A Georgia mother battles opioids to win back her kids
ELLIJAY, Georgia — The First Baptist Church auditorium was filling with an expectant crowd, friends and family who had been through so much. Kim Silvers’ three young daughters were there, all dressed up and eager for the graduation, hoping to mark the end of years of heartache visited on them all by their mother’s addiction.
They had begged her to stop using opioids and heard her promise to do so, only to break that vow over and over. They’d cried when she abandoned them, and again when they were split apart and sent to three different foster homes. Then their mother signed on for a rigorous court-run treatment program — her best, last chance to avoid the permanent loss of her children.
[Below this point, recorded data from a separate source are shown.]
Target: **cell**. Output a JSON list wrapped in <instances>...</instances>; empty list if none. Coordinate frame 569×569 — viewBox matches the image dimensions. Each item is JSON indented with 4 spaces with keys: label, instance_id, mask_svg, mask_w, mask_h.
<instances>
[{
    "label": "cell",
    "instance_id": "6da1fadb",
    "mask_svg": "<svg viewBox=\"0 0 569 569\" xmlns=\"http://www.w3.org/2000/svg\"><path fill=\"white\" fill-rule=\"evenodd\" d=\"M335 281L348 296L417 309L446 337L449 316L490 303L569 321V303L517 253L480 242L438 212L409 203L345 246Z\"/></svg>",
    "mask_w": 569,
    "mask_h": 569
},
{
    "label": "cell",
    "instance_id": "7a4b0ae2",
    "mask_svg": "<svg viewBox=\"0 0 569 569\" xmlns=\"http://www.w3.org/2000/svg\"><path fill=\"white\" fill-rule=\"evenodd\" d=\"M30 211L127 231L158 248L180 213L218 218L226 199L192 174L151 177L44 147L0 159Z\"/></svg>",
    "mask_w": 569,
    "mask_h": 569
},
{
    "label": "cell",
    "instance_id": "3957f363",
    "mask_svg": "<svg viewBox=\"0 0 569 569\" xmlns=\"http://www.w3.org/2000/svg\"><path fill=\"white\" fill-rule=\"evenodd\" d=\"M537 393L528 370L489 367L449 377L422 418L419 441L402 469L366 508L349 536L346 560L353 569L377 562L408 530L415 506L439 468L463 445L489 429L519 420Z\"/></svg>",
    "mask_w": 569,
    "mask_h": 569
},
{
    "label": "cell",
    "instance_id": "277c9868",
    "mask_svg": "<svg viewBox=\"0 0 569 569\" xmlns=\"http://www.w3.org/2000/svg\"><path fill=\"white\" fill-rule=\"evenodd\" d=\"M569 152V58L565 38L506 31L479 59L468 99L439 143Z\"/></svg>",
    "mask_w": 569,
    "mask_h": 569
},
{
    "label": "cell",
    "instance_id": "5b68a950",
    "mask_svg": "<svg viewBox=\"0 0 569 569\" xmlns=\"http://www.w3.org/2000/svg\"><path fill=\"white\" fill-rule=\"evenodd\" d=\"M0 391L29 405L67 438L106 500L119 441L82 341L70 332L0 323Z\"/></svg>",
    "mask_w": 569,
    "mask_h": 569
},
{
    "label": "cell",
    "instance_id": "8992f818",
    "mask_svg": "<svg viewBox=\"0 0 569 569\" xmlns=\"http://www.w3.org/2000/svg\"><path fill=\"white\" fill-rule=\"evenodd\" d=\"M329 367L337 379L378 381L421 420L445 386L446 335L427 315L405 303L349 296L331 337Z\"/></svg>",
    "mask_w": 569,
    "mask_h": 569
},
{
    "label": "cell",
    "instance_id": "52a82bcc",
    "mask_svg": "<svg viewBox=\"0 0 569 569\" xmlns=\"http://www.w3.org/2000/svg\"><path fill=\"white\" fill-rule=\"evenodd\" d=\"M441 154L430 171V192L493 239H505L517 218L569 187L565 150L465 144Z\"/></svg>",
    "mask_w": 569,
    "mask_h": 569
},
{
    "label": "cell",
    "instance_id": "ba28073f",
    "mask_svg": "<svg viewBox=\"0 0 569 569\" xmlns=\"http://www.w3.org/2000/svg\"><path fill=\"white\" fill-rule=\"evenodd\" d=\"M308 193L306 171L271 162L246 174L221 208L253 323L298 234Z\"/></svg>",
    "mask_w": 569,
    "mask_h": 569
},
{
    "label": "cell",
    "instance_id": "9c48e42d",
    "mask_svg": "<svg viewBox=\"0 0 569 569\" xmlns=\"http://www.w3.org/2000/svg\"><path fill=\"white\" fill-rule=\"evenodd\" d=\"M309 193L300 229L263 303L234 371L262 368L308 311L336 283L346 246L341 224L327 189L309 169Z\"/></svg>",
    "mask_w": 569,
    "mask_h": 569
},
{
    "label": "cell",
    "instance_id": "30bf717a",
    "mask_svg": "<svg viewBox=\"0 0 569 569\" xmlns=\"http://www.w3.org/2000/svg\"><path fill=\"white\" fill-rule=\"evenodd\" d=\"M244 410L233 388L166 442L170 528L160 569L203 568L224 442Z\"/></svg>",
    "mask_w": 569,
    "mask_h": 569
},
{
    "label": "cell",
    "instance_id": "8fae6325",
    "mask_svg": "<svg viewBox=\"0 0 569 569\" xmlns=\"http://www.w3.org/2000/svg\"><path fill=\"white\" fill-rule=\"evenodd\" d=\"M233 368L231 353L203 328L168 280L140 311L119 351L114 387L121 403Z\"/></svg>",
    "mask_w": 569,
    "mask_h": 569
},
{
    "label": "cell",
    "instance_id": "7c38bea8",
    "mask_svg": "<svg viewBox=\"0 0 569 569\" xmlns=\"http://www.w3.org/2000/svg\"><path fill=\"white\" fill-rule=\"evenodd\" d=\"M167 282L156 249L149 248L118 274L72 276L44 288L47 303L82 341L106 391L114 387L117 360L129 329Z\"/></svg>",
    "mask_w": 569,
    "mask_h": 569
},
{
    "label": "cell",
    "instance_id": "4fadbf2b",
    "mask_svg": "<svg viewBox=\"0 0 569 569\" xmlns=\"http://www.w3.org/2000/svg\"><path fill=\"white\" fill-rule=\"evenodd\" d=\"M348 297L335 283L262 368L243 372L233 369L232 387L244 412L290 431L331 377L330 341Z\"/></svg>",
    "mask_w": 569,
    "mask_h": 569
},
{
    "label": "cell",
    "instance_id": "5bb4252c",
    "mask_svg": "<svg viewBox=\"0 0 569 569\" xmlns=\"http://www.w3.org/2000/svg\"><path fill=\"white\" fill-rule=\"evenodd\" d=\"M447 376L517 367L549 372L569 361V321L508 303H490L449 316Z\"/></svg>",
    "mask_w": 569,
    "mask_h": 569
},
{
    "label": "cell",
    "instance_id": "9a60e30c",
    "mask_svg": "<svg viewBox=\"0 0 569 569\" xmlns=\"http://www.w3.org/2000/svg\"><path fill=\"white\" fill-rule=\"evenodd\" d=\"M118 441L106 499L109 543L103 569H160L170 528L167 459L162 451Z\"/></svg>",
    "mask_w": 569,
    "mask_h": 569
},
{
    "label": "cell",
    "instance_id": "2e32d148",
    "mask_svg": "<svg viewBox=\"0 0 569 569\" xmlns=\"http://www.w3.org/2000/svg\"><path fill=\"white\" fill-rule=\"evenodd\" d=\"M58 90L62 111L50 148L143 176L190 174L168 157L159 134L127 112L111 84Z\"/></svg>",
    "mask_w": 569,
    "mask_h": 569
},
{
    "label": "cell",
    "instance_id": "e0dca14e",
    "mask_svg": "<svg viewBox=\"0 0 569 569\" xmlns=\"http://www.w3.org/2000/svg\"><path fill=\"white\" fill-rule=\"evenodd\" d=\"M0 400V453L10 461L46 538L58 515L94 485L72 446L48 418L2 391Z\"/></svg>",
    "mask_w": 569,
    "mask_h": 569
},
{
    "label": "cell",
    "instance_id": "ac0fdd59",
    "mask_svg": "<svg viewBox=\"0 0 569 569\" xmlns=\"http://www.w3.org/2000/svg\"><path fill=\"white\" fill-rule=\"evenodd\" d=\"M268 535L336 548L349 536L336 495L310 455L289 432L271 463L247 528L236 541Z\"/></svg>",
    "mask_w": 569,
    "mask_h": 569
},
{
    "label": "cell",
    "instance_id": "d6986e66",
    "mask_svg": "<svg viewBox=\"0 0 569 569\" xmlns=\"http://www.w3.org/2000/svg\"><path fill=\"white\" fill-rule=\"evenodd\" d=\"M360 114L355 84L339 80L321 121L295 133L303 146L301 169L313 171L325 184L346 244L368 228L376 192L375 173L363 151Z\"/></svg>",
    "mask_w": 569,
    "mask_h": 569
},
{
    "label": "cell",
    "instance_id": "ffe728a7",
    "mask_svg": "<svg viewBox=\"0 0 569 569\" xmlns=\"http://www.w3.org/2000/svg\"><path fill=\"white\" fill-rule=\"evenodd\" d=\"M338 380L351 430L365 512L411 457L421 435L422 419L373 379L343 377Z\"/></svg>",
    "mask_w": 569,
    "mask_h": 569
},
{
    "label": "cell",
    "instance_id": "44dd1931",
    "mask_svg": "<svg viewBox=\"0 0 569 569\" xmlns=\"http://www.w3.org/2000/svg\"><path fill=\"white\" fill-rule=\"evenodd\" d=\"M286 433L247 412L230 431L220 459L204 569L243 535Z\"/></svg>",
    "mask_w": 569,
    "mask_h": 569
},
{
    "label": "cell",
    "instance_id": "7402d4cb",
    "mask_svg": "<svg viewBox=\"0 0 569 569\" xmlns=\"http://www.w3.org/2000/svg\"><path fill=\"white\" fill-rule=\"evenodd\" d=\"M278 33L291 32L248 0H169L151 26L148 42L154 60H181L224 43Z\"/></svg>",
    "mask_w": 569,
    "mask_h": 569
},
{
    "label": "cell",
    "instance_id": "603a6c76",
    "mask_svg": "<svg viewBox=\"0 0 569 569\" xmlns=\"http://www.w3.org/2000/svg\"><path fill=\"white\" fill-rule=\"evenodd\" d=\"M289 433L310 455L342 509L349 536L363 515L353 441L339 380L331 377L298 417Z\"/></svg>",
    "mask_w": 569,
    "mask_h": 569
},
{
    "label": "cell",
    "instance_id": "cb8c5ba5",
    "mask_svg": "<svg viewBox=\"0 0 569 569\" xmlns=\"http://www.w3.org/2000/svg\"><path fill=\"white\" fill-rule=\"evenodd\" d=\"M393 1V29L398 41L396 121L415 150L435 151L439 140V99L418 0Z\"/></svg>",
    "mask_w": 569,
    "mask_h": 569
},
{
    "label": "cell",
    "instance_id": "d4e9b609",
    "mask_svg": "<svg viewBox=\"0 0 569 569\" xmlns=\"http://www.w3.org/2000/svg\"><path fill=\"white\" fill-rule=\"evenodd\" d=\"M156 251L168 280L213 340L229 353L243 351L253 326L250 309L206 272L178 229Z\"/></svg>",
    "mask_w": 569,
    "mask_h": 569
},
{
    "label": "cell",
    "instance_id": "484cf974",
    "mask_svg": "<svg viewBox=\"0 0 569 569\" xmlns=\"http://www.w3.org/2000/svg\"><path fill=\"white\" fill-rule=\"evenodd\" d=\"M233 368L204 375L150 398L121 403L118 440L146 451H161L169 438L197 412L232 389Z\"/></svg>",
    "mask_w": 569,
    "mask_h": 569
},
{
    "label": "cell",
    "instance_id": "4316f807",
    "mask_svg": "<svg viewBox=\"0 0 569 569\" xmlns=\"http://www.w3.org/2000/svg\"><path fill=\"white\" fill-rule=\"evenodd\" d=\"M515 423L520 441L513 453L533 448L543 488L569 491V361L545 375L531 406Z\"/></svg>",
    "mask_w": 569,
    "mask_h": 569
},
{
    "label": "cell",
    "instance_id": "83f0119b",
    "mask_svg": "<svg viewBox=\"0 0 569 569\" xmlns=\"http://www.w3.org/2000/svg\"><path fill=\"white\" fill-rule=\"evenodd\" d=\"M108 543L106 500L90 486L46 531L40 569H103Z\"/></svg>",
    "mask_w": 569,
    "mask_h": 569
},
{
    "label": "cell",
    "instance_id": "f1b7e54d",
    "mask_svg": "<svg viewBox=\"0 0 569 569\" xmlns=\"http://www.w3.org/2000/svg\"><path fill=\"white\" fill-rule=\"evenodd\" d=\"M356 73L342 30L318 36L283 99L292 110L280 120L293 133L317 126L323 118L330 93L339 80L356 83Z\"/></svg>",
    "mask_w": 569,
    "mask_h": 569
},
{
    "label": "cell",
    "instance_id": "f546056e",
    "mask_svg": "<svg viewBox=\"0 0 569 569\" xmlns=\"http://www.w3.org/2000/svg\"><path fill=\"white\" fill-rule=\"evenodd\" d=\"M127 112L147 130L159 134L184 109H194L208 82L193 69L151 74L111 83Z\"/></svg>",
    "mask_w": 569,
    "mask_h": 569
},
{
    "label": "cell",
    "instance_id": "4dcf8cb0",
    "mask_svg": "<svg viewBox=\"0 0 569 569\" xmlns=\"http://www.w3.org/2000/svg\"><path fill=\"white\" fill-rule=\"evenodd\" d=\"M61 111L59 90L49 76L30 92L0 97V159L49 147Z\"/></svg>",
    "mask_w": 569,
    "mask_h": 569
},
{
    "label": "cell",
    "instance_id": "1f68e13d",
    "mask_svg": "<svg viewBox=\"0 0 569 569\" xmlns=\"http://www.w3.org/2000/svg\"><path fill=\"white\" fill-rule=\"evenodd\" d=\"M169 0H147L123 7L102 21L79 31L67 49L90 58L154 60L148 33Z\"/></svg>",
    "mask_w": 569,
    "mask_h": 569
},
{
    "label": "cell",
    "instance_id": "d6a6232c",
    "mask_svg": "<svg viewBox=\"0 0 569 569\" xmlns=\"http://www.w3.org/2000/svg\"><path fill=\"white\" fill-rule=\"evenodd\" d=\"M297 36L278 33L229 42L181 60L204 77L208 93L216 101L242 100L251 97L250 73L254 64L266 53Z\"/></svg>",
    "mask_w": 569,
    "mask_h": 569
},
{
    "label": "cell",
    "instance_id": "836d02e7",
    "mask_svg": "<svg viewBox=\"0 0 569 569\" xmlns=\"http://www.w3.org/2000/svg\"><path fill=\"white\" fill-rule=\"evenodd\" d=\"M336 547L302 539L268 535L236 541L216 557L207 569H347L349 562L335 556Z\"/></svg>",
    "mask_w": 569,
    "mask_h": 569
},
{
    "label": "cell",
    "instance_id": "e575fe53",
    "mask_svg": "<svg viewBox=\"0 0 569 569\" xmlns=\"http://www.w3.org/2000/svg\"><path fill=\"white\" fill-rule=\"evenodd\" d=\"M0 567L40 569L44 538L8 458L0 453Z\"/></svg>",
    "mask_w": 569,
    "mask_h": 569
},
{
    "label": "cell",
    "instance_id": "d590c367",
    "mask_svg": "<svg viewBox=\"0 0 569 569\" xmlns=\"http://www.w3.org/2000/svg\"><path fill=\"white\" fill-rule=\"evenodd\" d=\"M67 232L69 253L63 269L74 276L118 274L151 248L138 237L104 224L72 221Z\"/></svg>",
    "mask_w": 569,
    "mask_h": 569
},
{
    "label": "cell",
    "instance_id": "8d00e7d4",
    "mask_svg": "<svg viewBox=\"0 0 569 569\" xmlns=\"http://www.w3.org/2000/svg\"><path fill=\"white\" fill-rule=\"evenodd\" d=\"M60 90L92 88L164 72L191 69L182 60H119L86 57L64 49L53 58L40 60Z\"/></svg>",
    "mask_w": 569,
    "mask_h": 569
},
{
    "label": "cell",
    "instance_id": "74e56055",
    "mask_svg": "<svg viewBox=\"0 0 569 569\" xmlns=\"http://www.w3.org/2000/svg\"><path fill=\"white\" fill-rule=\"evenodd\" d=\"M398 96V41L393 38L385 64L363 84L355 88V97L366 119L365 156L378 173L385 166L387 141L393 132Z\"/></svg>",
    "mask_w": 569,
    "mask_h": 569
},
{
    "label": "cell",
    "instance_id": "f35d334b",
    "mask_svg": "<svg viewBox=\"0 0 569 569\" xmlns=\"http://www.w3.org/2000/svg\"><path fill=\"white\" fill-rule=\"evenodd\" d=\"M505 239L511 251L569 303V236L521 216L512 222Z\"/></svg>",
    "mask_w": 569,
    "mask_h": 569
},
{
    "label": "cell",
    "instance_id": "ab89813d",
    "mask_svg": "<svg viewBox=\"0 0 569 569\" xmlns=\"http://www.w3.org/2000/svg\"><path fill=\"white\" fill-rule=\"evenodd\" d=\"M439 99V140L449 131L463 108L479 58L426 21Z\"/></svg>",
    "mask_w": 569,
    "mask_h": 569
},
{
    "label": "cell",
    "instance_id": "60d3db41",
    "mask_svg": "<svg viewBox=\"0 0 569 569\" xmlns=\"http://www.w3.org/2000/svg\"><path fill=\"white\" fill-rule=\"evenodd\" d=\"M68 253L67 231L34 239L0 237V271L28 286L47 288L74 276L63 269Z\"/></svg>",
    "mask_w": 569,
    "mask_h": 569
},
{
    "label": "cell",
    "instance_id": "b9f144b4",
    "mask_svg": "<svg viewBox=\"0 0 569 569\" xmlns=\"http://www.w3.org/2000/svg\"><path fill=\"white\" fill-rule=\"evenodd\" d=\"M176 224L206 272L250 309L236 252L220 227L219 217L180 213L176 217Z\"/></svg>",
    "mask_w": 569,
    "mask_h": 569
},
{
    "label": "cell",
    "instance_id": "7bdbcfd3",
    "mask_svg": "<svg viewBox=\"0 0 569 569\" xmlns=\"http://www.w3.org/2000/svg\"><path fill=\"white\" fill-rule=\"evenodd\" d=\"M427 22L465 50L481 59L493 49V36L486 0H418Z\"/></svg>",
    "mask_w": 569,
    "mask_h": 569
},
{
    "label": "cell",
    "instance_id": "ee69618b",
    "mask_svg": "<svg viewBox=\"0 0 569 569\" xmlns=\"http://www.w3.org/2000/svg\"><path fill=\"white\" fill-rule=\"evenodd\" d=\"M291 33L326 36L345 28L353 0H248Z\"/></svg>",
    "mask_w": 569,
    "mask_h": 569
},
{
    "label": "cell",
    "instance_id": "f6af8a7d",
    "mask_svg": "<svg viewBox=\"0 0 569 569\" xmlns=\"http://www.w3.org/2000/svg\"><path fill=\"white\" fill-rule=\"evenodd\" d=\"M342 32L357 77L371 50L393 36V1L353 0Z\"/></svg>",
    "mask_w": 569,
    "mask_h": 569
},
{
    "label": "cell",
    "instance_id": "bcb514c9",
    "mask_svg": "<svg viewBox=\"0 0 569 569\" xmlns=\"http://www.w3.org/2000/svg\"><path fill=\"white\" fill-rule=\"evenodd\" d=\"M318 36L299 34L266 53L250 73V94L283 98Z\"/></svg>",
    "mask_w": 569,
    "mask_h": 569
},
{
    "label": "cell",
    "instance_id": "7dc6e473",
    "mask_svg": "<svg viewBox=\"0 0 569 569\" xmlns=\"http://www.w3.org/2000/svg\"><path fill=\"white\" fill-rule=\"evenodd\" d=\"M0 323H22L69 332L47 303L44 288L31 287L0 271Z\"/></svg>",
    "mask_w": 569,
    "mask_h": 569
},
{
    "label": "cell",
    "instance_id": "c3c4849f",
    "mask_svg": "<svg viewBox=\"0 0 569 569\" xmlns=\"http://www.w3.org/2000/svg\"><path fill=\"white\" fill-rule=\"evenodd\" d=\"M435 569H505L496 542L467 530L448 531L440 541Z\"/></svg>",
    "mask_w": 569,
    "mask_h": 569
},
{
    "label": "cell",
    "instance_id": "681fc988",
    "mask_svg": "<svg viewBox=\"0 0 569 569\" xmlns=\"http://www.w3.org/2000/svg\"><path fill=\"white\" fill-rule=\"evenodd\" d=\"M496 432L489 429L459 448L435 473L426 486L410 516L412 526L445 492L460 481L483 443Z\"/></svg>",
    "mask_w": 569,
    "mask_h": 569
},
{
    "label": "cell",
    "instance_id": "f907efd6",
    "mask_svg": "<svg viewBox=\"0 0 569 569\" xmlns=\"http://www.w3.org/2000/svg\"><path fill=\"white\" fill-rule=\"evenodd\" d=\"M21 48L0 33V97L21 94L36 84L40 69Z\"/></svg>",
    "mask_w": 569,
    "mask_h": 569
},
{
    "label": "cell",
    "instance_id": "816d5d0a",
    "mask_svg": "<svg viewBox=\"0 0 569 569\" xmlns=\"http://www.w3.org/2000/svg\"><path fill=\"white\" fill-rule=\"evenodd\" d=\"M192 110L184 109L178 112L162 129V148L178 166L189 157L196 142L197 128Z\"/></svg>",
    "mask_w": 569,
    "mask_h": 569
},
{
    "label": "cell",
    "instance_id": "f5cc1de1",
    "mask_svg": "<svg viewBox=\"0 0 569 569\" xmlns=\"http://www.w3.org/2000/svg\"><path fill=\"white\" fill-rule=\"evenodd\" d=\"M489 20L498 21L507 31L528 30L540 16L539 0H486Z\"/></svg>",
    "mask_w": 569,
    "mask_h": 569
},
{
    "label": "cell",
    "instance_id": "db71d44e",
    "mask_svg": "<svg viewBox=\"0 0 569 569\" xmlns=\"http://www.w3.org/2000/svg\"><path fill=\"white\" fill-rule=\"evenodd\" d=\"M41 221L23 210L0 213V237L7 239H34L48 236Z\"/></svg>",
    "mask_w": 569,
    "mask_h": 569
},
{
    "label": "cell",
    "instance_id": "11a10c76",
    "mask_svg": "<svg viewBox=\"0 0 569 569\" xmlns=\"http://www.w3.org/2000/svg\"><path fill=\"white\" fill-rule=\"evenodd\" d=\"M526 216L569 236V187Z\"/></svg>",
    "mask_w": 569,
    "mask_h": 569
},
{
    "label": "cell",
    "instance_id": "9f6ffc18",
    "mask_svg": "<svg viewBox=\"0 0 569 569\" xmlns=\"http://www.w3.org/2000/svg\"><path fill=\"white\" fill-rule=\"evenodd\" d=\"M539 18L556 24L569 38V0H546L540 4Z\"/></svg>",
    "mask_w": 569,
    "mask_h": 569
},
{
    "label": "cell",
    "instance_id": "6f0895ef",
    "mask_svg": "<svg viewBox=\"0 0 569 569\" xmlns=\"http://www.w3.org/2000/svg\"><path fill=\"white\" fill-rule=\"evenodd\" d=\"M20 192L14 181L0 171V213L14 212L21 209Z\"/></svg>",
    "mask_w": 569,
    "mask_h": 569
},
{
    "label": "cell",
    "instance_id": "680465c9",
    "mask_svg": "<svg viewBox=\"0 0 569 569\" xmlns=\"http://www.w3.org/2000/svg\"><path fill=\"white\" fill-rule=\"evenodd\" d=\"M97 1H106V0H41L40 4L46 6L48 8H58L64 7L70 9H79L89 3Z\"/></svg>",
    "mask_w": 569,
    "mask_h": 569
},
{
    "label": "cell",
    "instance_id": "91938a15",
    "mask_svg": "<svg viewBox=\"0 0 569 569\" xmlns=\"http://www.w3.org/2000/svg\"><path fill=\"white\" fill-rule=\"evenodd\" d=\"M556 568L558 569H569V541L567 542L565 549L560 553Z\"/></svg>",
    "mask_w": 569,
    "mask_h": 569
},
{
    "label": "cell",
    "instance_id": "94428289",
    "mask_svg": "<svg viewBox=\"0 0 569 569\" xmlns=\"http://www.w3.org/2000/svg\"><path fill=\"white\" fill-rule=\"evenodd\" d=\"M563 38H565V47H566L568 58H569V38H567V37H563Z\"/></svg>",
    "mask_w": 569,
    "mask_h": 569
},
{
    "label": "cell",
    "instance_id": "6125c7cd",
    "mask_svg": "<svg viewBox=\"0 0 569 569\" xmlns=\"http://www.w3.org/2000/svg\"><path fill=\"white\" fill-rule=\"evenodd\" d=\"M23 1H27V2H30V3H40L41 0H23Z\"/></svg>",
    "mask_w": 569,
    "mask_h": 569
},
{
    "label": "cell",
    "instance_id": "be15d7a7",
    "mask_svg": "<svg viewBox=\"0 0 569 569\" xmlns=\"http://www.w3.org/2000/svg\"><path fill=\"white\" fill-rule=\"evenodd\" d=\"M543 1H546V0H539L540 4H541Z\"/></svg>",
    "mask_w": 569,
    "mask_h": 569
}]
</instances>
On this Tuesday evening, the program’s culmination was at hand. The would-be graduates just had one final duty: providing another batch of urine samples to be drug-tested. “We hold them accountable to the end,” case manager Jackie Bramlett said.
Across the United States, the opioid epidemic has caused tragedies too numerous to count. One bitter way to quantify the scourge is the documented spike in the number of children removed from the custody of addicted parents. One of the most dramatic increases has been in Georgia, where the foster care population soared from about 7,600 in September 2013 to more than 13,700 as of August. Parental substance abuse of all kinds, the state says, now accounts for about 40 per cent of foster care entries.